Problem statement
The answer must match the material word for word, with every line included.

Extracted data
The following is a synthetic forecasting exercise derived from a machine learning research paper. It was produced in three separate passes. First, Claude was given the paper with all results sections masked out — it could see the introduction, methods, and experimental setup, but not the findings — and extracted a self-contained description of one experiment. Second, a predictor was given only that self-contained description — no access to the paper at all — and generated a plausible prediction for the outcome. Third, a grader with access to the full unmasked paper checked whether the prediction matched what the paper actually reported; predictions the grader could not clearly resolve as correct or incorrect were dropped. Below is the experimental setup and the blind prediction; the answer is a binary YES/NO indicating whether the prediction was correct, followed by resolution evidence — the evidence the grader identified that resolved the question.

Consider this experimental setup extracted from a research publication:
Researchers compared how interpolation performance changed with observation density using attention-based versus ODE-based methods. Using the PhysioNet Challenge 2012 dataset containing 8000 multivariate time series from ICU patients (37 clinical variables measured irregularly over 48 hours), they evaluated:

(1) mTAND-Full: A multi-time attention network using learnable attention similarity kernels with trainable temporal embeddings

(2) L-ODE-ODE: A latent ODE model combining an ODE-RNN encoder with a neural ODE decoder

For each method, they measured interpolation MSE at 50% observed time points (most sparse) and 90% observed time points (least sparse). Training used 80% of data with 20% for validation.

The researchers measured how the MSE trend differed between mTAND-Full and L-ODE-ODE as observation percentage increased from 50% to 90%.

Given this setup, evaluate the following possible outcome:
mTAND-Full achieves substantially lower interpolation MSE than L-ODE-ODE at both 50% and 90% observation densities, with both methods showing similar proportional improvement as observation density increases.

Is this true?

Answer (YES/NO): NO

Your solution
The following is a synthetic forecasting exercise derived from a machine learning research paper. It was produced in three separate passes. First, Claude was given the paper with all results sections masked out — it could see the introduction, methods, and experimental setup, but not the findings — and extracted a self-contained description of one experiment. Second, a predictor was given only that self-contained description — no access to the paper at all — and generated a plausible prediction for the outcome. Third, a grader with access to the full unmasked paper checked whether the prediction matched what the paper actually reported; predictions the grader could not clearly resolve as correct or incorrect were dropped. Below is the experimental setup and the blind prediction; the answer is a binary YES/NO indicating whether the prediction was correct, followed by resolution evidence — the evidence the grader identified that resolved the question.

Consider this experimental setup extracted from a research publication:
Researchers compared how interpolation performance changed with observation density using attention-based versus ODE-based methods. Using the PhysioNet Challenge 2012 dataset containing 8000 multivariate time series from ICU patients (37 clinical variables measured irregularly over 48 hours), they evaluated:

(1) mTAND-Full: A multi-time attention network using learnable attention similarity kernels with trainable temporal embeddings

(2) L-ODE-ODE: A latent ODE model combining an ODE-RNN encoder with a neural ODE decoder

For each method, they measured interpolation MSE at 50% observed time points (most sparse) and 90% observed time points (least sparse). Training used 80% of data with 20% for validation.

The researchers measured how the MSE trend differed between mTAND-Full and L-ODE-ODE as observation percentage increased from 50% to 90%.

Given this setup, evaluate the following possible outcome:
mTAND-Full achieves substantially lower interpolation MSE than L-ODE-ODE at both 50% and 90% observation densities, with both methods showing similar proportional improvement as observation density increases.

Is this true?

Answer (YES/NO): NO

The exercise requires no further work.